The spreadsheet that listed all of Bernadette Grayson’s campaign donors had finally downloaded.

Emmy had to wipe her hands again to click it open.

There were several pages because the election had gone to a close runoff.

Emmy recognized a lot of the names. There were several Cliftons alongside the usual families that were involved in politics.

Most of the amounts were in the fifty-to-one-hundred-dollar range. Then she got to the third page.

Gilchrist, Ezekial: $5,100.00

Emmy happened to know more than she wanted to about campaign contributions for state and local candidates in Georgia. The limit was capped at $3,300 for primary and general elections, plus another $1,800 for runoffs.
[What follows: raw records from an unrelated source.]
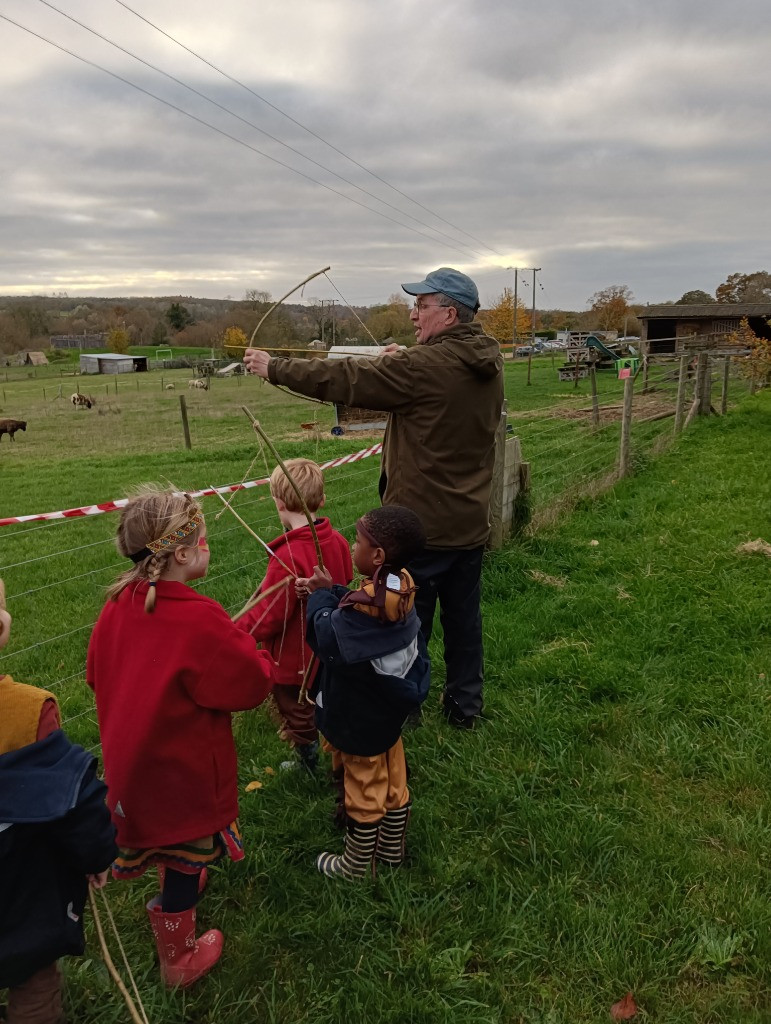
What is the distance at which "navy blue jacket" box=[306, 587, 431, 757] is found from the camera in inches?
88.7

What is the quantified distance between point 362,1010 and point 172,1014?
0.58 m

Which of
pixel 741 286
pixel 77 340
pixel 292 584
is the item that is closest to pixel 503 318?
pixel 741 286

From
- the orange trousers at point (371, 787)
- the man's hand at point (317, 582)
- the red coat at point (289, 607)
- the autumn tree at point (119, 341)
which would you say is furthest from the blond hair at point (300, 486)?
the autumn tree at point (119, 341)

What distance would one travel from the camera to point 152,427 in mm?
25500

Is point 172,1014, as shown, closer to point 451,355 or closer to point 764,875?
point 764,875

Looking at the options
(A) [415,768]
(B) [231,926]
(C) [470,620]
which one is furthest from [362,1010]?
(C) [470,620]

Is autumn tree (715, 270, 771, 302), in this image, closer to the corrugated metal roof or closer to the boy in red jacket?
the corrugated metal roof

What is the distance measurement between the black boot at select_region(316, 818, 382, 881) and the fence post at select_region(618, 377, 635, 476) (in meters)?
7.18

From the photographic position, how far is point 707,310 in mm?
34781

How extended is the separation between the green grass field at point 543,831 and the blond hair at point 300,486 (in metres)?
1.30

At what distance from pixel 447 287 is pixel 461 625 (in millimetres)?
1692

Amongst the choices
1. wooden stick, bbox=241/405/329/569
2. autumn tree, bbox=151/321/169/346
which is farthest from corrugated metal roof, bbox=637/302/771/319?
autumn tree, bbox=151/321/169/346

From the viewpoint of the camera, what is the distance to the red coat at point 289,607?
293cm

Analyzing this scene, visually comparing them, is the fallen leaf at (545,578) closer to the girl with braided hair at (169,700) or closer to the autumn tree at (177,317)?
the girl with braided hair at (169,700)
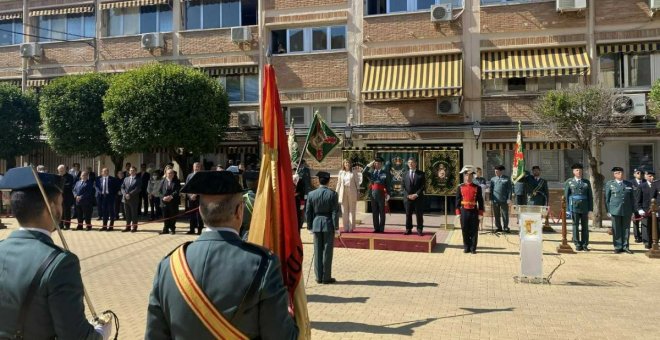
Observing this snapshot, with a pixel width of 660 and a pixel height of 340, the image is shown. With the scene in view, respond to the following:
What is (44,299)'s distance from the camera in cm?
239

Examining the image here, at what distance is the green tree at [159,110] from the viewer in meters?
16.4

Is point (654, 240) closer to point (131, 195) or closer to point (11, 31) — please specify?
point (131, 195)

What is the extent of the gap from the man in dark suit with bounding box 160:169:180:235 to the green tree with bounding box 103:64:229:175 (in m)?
2.99

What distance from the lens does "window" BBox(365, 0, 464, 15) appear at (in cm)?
1827

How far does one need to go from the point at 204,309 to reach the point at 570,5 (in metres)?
17.3

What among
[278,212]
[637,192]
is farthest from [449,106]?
[278,212]

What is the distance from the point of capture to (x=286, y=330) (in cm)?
227

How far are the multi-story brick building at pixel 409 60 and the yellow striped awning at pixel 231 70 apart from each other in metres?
0.08

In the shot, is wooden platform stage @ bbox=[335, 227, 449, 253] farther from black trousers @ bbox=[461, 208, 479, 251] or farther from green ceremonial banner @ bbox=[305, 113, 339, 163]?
green ceremonial banner @ bbox=[305, 113, 339, 163]

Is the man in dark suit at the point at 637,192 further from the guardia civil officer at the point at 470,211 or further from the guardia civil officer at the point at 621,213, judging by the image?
the guardia civil officer at the point at 470,211

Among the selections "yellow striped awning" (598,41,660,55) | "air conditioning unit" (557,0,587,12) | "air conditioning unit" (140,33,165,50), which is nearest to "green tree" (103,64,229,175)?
"air conditioning unit" (140,33,165,50)

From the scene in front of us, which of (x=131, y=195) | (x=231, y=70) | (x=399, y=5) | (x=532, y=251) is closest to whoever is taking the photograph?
(x=532, y=251)

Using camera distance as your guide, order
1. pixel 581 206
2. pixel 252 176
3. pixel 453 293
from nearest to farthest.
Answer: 1. pixel 252 176
2. pixel 453 293
3. pixel 581 206

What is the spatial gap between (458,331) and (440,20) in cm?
1412
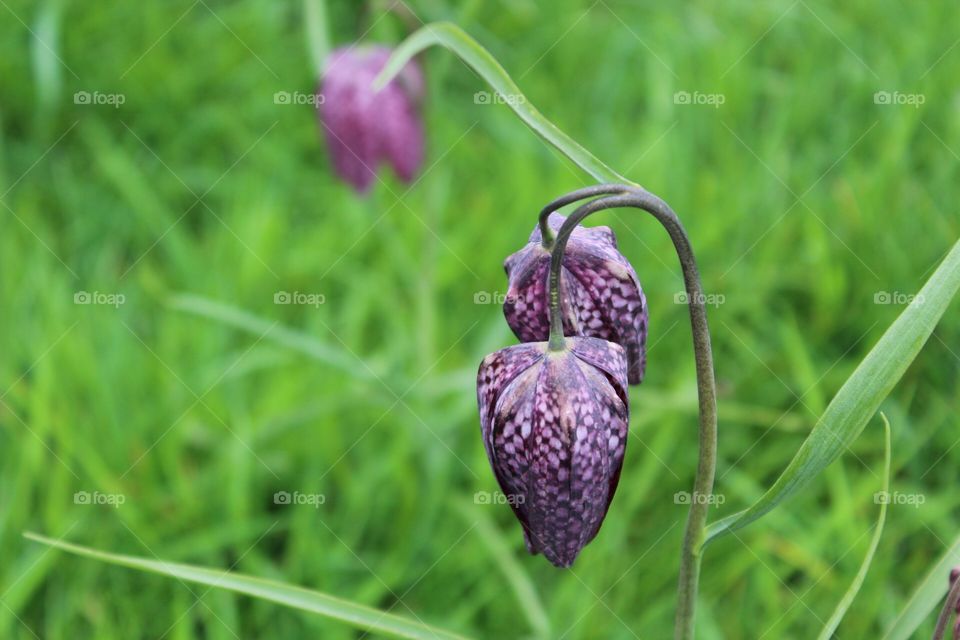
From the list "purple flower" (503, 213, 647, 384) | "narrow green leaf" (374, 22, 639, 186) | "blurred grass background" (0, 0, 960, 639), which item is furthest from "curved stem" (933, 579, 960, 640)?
"blurred grass background" (0, 0, 960, 639)

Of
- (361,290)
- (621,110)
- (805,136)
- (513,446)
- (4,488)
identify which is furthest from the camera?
(621,110)

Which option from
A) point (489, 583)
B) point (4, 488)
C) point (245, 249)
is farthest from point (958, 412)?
point (4, 488)

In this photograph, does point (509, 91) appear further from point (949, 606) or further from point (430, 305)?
point (430, 305)

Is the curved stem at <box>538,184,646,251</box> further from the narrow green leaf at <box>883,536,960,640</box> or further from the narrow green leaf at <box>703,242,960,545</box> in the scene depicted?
the narrow green leaf at <box>883,536,960,640</box>

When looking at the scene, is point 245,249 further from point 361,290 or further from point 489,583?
point 489,583

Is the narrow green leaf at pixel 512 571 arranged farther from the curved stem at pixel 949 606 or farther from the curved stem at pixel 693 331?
the curved stem at pixel 949 606
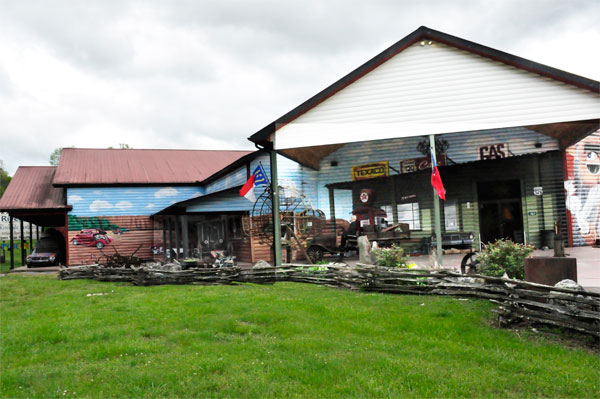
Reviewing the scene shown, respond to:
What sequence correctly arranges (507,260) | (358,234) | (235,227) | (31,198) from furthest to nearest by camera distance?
1. (31,198)
2. (235,227)
3. (358,234)
4. (507,260)

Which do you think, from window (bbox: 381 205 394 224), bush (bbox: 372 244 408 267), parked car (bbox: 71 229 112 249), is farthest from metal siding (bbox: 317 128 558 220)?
parked car (bbox: 71 229 112 249)

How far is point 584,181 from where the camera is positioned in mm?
14141

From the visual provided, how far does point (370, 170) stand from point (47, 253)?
20.2m

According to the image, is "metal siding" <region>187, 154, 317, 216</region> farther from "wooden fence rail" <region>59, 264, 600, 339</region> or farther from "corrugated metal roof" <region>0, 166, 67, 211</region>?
"corrugated metal roof" <region>0, 166, 67, 211</region>

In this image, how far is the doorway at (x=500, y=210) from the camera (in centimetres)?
1584

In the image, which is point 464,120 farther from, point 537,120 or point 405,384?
point 405,384

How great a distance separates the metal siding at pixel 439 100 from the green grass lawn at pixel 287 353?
581cm

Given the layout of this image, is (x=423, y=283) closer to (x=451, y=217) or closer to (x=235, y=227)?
(x=451, y=217)

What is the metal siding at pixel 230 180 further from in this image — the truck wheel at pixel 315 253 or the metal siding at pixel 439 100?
the metal siding at pixel 439 100

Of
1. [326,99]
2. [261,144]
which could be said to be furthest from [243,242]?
[326,99]

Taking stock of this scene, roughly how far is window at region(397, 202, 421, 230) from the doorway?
2.41 m

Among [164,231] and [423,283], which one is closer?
[423,283]

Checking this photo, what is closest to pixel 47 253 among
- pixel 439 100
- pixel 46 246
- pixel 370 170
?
pixel 46 246

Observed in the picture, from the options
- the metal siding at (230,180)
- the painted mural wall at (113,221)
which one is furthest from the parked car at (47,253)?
the metal siding at (230,180)
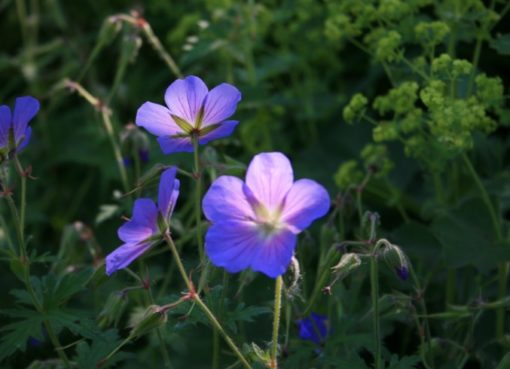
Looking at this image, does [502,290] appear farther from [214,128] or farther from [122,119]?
[122,119]

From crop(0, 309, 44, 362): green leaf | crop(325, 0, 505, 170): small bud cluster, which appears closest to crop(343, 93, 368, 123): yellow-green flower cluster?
crop(325, 0, 505, 170): small bud cluster

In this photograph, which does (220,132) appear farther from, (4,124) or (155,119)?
(4,124)

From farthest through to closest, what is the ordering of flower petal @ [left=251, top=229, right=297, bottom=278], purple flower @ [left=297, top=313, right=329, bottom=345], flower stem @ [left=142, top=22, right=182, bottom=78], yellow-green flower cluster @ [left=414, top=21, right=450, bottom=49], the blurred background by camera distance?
1. flower stem @ [left=142, top=22, right=182, bottom=78]
2. the blurred background
3. yellow-green flower cluster @ [left=414, top=21, right=450, bottom=49]
4. purple flower @ [left=297, top=313, right=329, bottom=345]
5. flower petal @ [left=251, top=229, right=297, bottom=278]

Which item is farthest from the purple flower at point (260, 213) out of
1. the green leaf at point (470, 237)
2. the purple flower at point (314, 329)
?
the green leaf at point (470, 237)

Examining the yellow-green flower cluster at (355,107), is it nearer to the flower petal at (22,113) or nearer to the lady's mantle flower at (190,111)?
the lady's mantle flower at (190,111)

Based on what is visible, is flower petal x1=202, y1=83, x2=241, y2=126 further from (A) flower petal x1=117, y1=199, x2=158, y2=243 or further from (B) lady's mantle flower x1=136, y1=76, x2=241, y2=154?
(A) flower petal x1=117, y1=199, x2=158, y2=243

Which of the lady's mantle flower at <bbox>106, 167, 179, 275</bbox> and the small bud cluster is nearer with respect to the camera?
the lady's mantle flower at <bbox>106, 167, 179, 275</bbox>

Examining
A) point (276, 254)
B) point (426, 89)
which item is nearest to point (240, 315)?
point (276, 254)
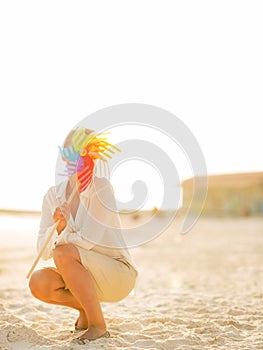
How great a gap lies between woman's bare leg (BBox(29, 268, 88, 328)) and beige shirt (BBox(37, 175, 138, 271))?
10 centimetres

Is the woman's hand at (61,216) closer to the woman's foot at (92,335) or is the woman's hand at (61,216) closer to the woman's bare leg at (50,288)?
the woman's bare leg at (50,288)

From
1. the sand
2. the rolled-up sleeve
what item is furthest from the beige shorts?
the sand

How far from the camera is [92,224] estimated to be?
278 centimetres

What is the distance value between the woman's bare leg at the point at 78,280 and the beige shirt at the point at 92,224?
6cm

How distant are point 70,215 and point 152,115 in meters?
2.72

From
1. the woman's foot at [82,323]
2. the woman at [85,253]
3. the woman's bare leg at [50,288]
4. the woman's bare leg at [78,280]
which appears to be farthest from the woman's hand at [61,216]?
the woman's foot at [82,323]

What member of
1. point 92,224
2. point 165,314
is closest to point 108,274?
point 92,224

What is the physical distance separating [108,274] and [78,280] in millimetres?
168

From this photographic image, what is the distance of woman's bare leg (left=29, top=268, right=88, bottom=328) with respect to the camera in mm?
2842

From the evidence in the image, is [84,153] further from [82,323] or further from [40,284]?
[82,323]

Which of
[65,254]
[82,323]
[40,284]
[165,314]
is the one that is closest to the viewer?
[65,254]

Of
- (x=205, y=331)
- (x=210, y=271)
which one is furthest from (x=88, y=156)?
(x=210, y=271)

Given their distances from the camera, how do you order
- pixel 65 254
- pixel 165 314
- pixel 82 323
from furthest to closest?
pixel 165 314
pixel 82 323
pixel 65 254

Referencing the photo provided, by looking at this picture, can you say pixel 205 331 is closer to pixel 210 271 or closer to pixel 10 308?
pixel 10 308
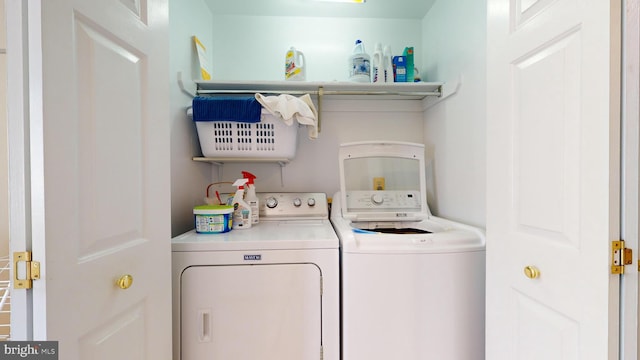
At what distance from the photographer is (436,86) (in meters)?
1.86

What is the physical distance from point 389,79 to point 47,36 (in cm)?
173

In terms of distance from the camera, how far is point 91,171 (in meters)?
0.73

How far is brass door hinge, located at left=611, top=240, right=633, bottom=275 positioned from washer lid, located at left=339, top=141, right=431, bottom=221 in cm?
116

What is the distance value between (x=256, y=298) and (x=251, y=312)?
0.07 m

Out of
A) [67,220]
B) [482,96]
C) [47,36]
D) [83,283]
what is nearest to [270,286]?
[83,283]

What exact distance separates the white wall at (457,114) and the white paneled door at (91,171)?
5.04 feet

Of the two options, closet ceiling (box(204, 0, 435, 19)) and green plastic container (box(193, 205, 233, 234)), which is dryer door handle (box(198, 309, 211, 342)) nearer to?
green plastic container (box(193, 205, 233, 234))

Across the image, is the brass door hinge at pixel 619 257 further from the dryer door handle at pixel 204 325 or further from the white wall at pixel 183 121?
the white wall at pixel 183 121

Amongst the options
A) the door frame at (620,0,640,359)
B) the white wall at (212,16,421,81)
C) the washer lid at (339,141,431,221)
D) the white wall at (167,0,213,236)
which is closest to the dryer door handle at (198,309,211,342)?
the white wall at (167,0,213,236)

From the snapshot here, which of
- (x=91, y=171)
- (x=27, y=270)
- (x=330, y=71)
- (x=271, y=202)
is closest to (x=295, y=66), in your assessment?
(x=330, y=71)

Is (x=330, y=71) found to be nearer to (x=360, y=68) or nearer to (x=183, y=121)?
(x=360, y=68)

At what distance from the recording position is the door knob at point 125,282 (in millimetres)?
820

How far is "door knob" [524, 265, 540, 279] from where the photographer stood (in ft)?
2.80

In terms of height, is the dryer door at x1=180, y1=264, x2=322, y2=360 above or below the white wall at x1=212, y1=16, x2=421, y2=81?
below
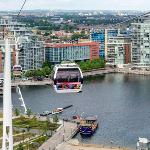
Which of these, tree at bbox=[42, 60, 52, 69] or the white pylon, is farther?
tree at bbox=[42, 60, 52, 69]

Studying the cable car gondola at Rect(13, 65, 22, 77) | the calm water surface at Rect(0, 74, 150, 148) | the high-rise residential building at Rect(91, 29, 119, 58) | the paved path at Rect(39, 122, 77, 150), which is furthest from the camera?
the high-rise residential building at Rect(91, 29, 119, 58)

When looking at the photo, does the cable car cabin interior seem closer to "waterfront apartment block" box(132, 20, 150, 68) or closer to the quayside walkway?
the quayside walkway

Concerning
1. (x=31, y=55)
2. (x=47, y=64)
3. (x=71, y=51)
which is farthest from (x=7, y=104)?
(x=71, y=51)

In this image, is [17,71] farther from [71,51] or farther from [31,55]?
[71,51]

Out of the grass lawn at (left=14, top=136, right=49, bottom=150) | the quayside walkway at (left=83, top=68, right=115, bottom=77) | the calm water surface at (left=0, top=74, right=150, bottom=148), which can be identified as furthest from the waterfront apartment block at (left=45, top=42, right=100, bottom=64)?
the grass lawn at (left=14, top=136, right=49, bottom=150)

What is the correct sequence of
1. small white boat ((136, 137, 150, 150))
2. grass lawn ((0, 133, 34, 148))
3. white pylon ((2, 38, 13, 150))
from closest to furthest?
white pylon ((2, 38, 13, 150))
small white boat ((136, 137, 150, 150))
grass lawn ((0, 133, 34, 148))

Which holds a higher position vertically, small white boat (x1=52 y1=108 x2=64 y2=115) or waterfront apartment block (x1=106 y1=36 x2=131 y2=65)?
waterfront apartment block (x1=106 y1=36 x2=131 y2=65)

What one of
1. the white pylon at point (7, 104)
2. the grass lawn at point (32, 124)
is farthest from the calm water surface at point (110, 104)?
the white pylon at point (7, 104)

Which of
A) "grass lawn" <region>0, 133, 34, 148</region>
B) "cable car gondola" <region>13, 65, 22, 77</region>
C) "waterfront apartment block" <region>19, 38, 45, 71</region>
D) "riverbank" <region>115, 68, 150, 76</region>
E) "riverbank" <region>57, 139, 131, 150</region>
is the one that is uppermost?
"waterfront apartment block" <region>19, 38, 45, 71</region>
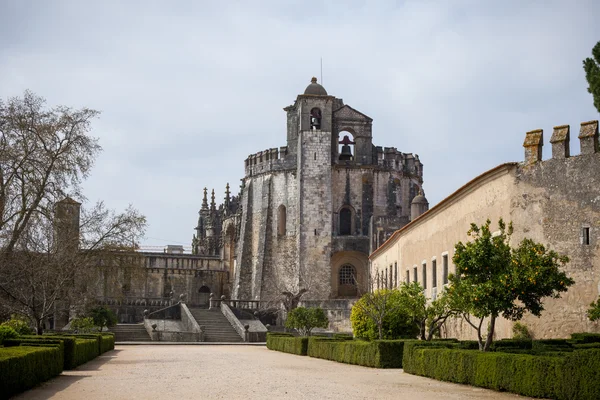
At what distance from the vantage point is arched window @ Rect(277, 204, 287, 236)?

Gilchrist had maxed out on both.

She scrolled through the rest of the spreadsheet, looking for PACs and businesses. The Clayville Chamber of Commerce. The Society of Georgia Litigators. Gilchrist Logistics. Gilchrist Shipping. Clifton Tool and Dye. Southwest Georgia Car Dealers Association. The ECGM Trust.

Emmy opened her browser. Searched for the ECGM Trust in Clifton County.

The Evelyn C. Gilchrist Memorial Trust.

The photo on the homepage showed a woman around Emmy’s age with thick, blond hair. Narrow face. High cheekbones. She looked like she’d been a model, which made sense. From everything Emmy knew about Ezekial Gilchrist, he liked to collect fine things.

She clicked through to more photos and found several with the couple together.

Fundraisers, balls, political events. Ezekial always had his hand at the small of Evelyn’s back or arm wrapped around her slim waist. Some people might have thought he was being chivalrous.

To Emmy, it looked like he was claiming a prize.

She went back to the spreadsheet for Bernadette’s campaign.

The total amount of money on hand was around $150,000.

That was a staggering amount for a small municipality like Clayville.

Emmy happened to know that her cousin Carly had raised around three grand during her last election for North Falls mayor, and half of that had come from Penley.

Bernadette was clearly building a war chest. Everyone knew she had larger political ambitions. In two years, she would probably run for a seat in the Georgia House of Representatives. From there, she could launch a campaign for state senate, then work her way up to the governor’s office.

Which meant that Emmy had to tread very carefully.

She couldn’t pick up the phone and ask Bernadette if she remembered serving on a jury in 2002.

Calling the remaining jurors was a dicey proposition, too.

They might still be in touch. Asking questions too soon could trigger all kinds of panic.

The sort of panic that had gotten Allison killed.

“Coming through,” Julian said. He had one end of the couch. Levi had the other. The seat was too wide to fit through the door. “We might have to take the legs off.”